Dynamic Vapor Sorption (DVS)

This method is used for improving the gravimetric analysis approach.

Work-package 6: Analysis of extractable components of Asian lacquer

The investigations on extractable compounds will be executed on laboratory prepared and artificially aged free-film, single layer (on glass substrate) and full stratigraphic layer reproductions (WP3). This will eventually generate knowledge on the effects solvents and aqueous solutions at different levels of pH and conductivity have on the lacquer surface and provide new insights into the nature of extractable compounds.

Qualitative analysis in terms of characterizing extracted components will be performed by THM-Py-GC/MS and LC/MS.

Experiments designed to investigate the potential leaching effects of realistic exposures to solvents, as in cleaning treatments, will be performed on the one layer and full stratigraphic layer samples. The following procedures will be carried out to perform the extraction.

Theoretical immersion: samples (free film) will be immersed in solvent for 24 hours. The liquid fraction will be pre-concentrated or transferred to a clean vial, and dried under a stream of nitrogen. The dried extract is to be re-dissolved or derivatized as needed for analysis.

Surface extraction: a small droplet is put on the lacquer surface (one layer and full stratigraphic layer samples) by using a micropipette. After a few minutes the micropipette is used to pull the liquid back up. Excess solvent is evaporated under a stream of nitrogen and the extract is derivatized and analyzed.

To conservation practice related extraction: the mechanical action by using a cotton swab or textile tissue soaked in solvent will be performed on the sample surface (full stratigraphic layer). This involves sampling and analysis of the surface, before and after

Development and evaluation of innovative pre-concentration methods

Stir bar sorptive extraction (SBSE) of aqueous solutions was developed at Ghent University as a tool allowing, in combination with thermal desorption GC/MS to reach ppt and even ppq level sensitivities and in effect improving lowering the reachable limits of detection of GC/MS by up to three orders of magnitude. The solventless extraction character of SBSE combined with thermal desorption thereby allows for refocusing in cryogenically cooled programmable temperature vaporization GC injectors leading to more sensitive GC/MS analyses. The concomitant potential of SBSE for direct extraction of solutes from leachable surfaces has thus far been much underexplored and has been limited to some life sciences applications (skin sampling). This harmless and non-invasive pre-concentration method will therefore for a first time be applied for the analysis of historical objects in general and for Asian lacquer in particular. LC/MS, and other separation techniques can also be combined with SBSE through liquid extraction of the stir bars. As the PDMS can also be replaced by more polar sorptive materials or pre-impregnated with various solvents prior to usage broad extractive capabilities in terms of analyte polarity can be obtained. In a proof of concept study the aged mock up samples will be extracted with SBSE before and after treatment with various solvents to assess the capability of SBSE to monitor leaching of solutes into the stir bars.
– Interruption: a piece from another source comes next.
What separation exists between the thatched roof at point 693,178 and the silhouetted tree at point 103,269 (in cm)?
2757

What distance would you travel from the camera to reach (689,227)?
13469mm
Schematic drawing and photograph of a PDMS coated stir bar. B) SBSE application for skin sampling. C) Solvent free thermal desorption combined with cryogenic refocusing on the GC column for ultra-sensitive GC-MS analysis.

Work-package 8: Study of solvent induced reaction mechanisms

This part of the study will not only look at the qualitative identification of the extractable compounds, but also on how these molecules are formed by studying the reaction mechanisms. Only for commonly found extracted compounds elucidation of the reaction mechanism seems feasible, as this might lead to a better understanding of the solvent/lacquer interaction. Generally, solvents, which are mostly inert should not generate reactions (besides some esterification with alcohols) so the focus will be on aqueous treatments (with adjusted pH), as these may cause molecular changes. Three-dimensional NMR analysis or LC/HRToFMS (possibly with orbitrap MS) will be used to elucidate structures and to make hypothesis about reaction mechanisms leading to these products.